Your goal –
Please print the whole listing below exactly as it stands.

Supplied material –
▬▬▬▬▬▬
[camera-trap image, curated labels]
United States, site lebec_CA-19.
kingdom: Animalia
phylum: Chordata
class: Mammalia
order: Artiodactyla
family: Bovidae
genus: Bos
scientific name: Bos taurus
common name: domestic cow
▬▬▬▬▬▬
Answer –
[camera-trap image, curated labels]
United States, site lebec_CA-19.
kingdom: Animalia
phylum: Chordata
class: Mammalia
order: Artiodactyla
family: Bovidae
genus: Bos
scientific name: Bos taurus
common name: domestic cow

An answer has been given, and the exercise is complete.